Near the end of summer, Mark receives ever more lucrative offers from Buzzline. After a consideration of sex in the days of HIV and AIDS, Mimi and Roger and Maureen and Joanne have broken-up.

Then, suddenly, Angel dies.

The friends reunite at Angel’s funeral, though the atmosphere is strained. The former couples engage in arguments, angering Collins who believes Angel would be upset knowing the friends were behaving in such a manner. As a result, Maureen and Joanne reconcile.

Mark accepts the job at Buzzline, and Roger decides to head to Santa Fe, unable to handle Mimi’s decline. Mimi overhears the conversation, and she commits to entering rehab. Collins, unable to pay for Angel’s funeral, is thrown out of the church. Benny, however, steps forward to cover the bill. The two friends then reconcile.

A little while later, Roger and Mark are each separately experiencing creative breakthroughs. Roger writes a song about Mimi, and Mark leaves his corporate job to finish his film. Roger returns to New York but cannot find Mimi to play it for her. In the apartment, Mark is ready to screen his film for his friends, but the power goes out. At that moment, Collins enters with a massive amount of money. He’s reprogrammed a nearby ATM to dispense money to anyone who knows the code. The code, he explains, is “A N G E L.”

Suddenly, Maureen and Joanne enter, carrying Mimi who’s been living on the streets. She is gravely ill and near death. Mimi seems to die, but then sits up with a start. She tells her friends that she saw a white light, and a vision of Angel who directed her to go back home.

The friends decide to make the best of whatever life sends them, and whatever time they have left.

Rent discusses living through the AIDS epidemic, but more broadly, the musical argues for making the best of what life sends your way. Several of the songs encourage the characters and the audience to celebrate living life to its fullest, and to enjoy the love of family and friends.

The musical also makes its case for living a life dedicated to artistic endeavors.

Rent was hugely successfully, earning multiple Tony Awards and Drama Desk Awards. Part of Rent’s allure comes from the tragic death of its writer on the morning of the musical’s debut. (Larson suffered an aortic dissection, not complications from HIV, as is often assumed.)

A film featuring several of the musical’s original cast was released in 2005.

** SUPPLIED DATA **
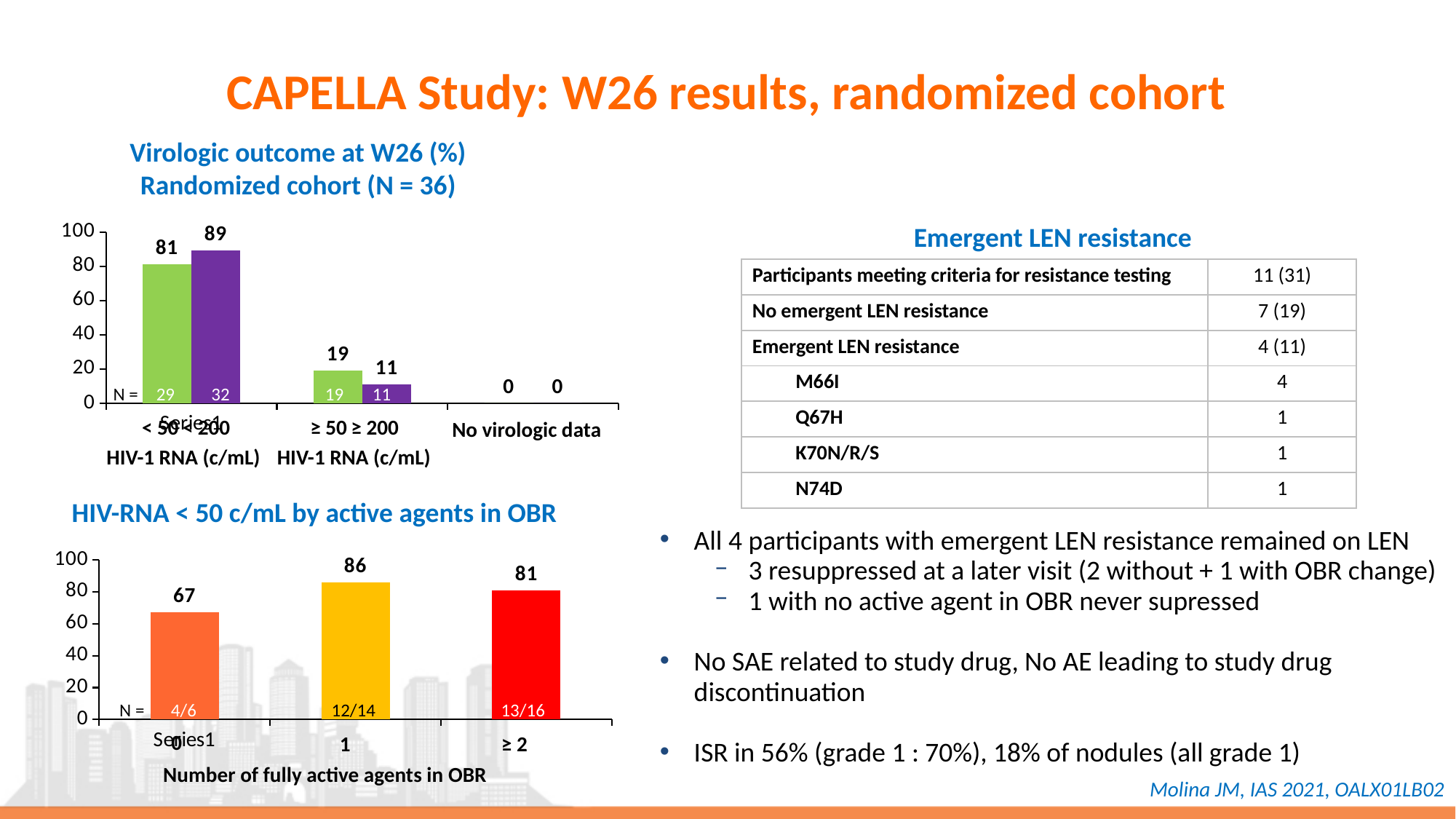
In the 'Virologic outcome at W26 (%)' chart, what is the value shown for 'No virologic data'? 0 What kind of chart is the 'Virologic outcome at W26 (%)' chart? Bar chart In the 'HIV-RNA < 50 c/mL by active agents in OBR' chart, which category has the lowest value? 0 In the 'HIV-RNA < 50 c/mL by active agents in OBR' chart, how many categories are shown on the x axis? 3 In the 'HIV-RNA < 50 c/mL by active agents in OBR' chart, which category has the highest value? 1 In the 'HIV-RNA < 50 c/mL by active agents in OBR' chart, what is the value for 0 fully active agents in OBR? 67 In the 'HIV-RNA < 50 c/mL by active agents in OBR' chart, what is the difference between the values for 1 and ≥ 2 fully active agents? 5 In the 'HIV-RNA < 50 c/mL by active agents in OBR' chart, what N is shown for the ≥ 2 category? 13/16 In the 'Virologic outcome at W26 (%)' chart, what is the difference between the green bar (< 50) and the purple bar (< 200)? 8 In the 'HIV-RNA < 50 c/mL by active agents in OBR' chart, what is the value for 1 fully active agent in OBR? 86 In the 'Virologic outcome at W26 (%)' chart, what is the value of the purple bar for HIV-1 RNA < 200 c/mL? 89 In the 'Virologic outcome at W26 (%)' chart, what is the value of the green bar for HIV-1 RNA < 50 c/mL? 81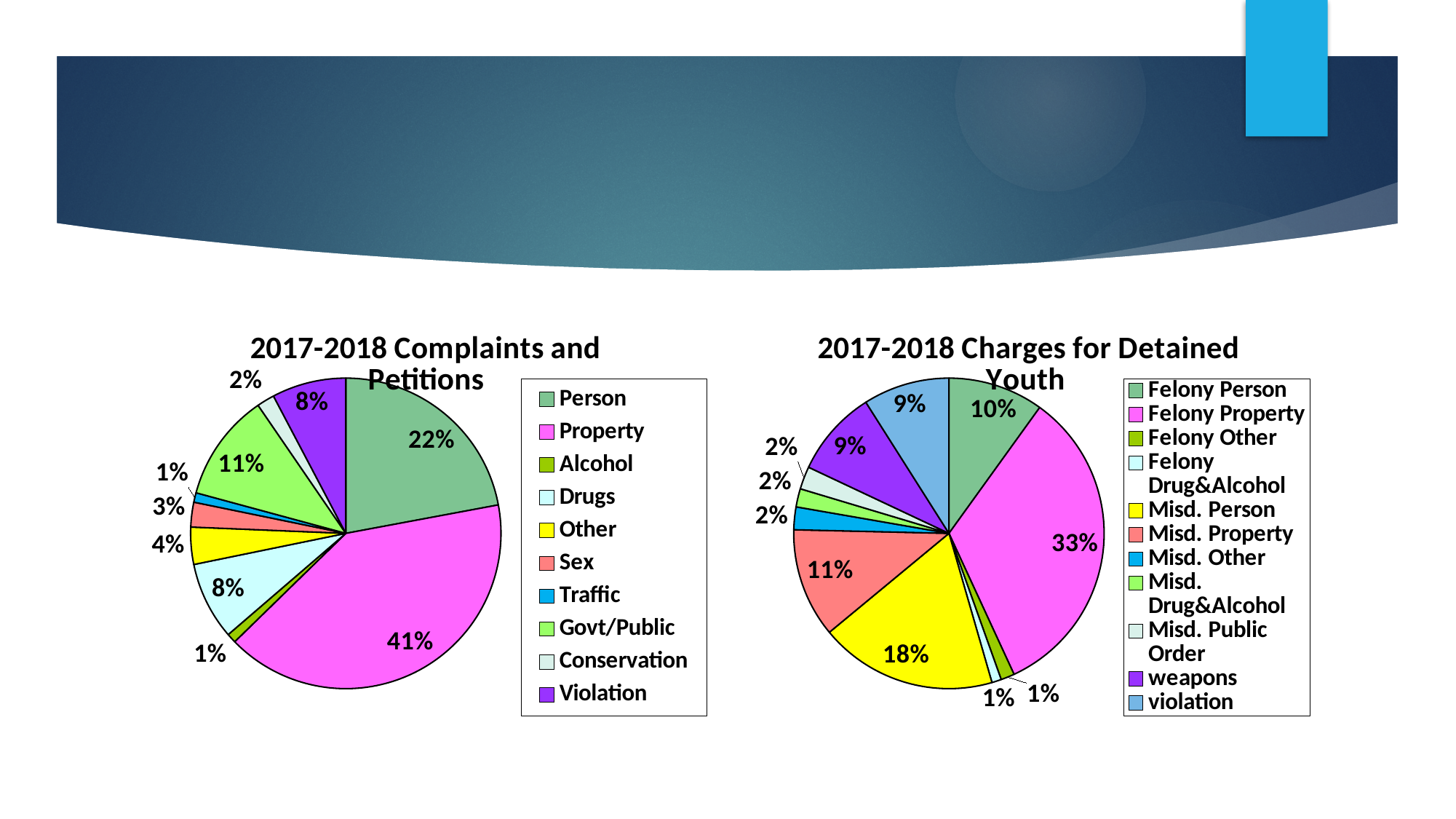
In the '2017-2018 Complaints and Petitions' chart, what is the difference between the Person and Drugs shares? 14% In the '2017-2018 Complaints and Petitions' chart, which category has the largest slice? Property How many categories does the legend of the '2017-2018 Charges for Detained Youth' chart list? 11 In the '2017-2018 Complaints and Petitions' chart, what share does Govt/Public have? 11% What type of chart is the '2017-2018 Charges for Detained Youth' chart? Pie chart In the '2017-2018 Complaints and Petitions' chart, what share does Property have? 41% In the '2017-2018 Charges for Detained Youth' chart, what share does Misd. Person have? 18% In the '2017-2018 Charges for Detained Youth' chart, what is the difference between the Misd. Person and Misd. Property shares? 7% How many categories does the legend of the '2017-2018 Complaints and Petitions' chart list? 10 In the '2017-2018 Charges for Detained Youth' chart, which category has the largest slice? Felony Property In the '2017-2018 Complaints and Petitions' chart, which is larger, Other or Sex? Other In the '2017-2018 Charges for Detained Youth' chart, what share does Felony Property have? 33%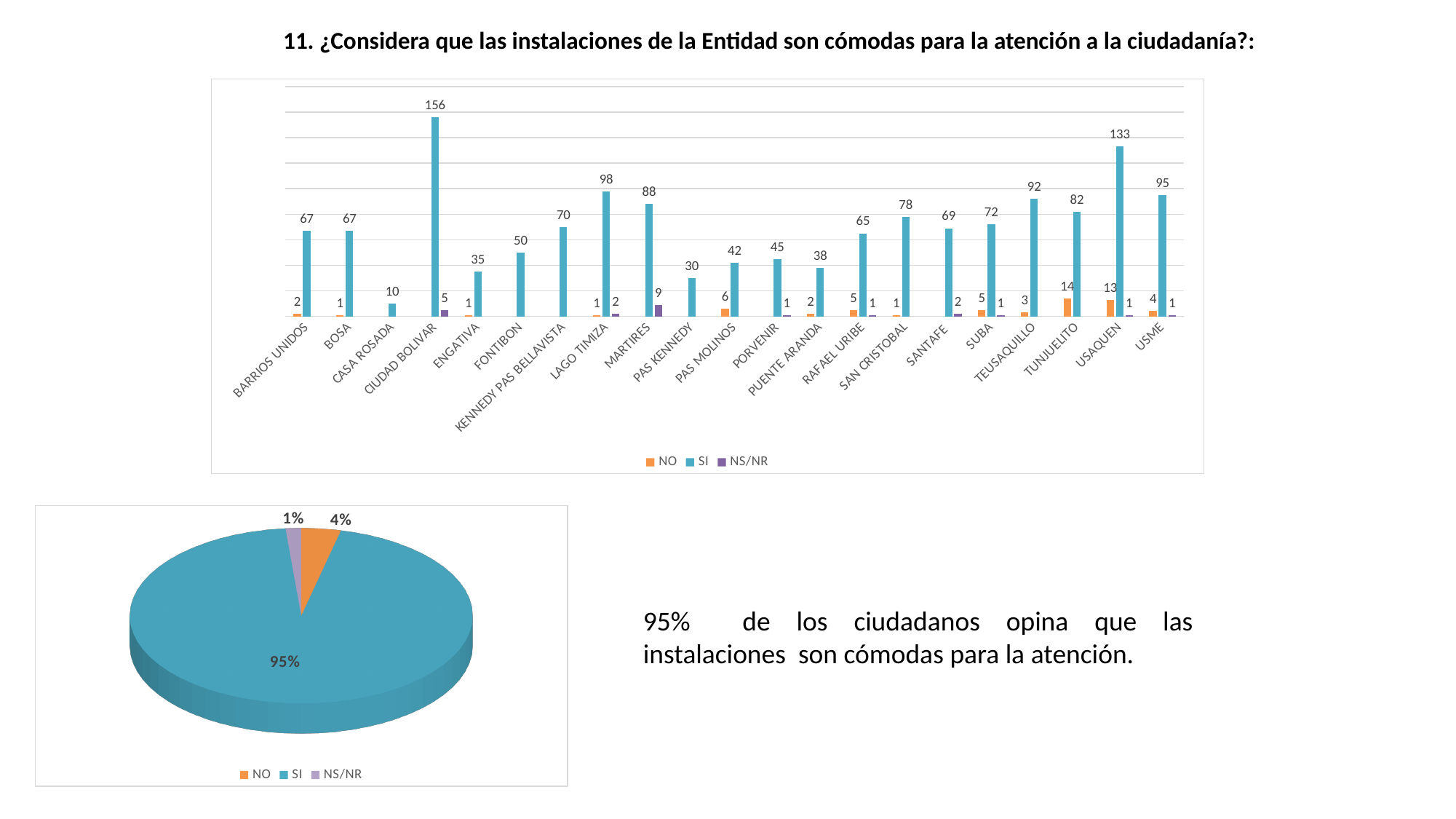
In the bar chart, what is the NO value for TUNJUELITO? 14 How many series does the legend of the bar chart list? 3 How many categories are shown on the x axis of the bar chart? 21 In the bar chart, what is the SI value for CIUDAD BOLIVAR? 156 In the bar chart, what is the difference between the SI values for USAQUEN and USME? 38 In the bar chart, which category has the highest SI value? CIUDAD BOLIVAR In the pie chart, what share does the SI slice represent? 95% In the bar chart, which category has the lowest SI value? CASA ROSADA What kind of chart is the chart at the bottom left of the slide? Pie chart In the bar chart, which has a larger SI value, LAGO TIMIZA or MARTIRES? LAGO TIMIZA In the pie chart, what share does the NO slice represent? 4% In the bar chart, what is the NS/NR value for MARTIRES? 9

---

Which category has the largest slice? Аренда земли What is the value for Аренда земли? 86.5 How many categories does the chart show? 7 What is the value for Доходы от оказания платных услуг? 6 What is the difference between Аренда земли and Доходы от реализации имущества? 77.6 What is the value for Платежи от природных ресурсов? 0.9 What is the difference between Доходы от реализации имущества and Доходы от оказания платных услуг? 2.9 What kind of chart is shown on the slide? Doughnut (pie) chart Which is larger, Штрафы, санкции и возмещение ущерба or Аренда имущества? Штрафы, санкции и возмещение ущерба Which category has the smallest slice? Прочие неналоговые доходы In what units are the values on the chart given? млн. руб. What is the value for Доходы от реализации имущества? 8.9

** JOB **
Answer these questions from the Rent summary:
1. Who covers the bill for Angel's funeral?
2. What code does Collins give for the ATM he reprogrammed?
3. What did Larson suffer on the morning of the musical's debut?

** EXERCISE RESULT **
1. Benny
2. "A N G E L"
3. An aortic dissection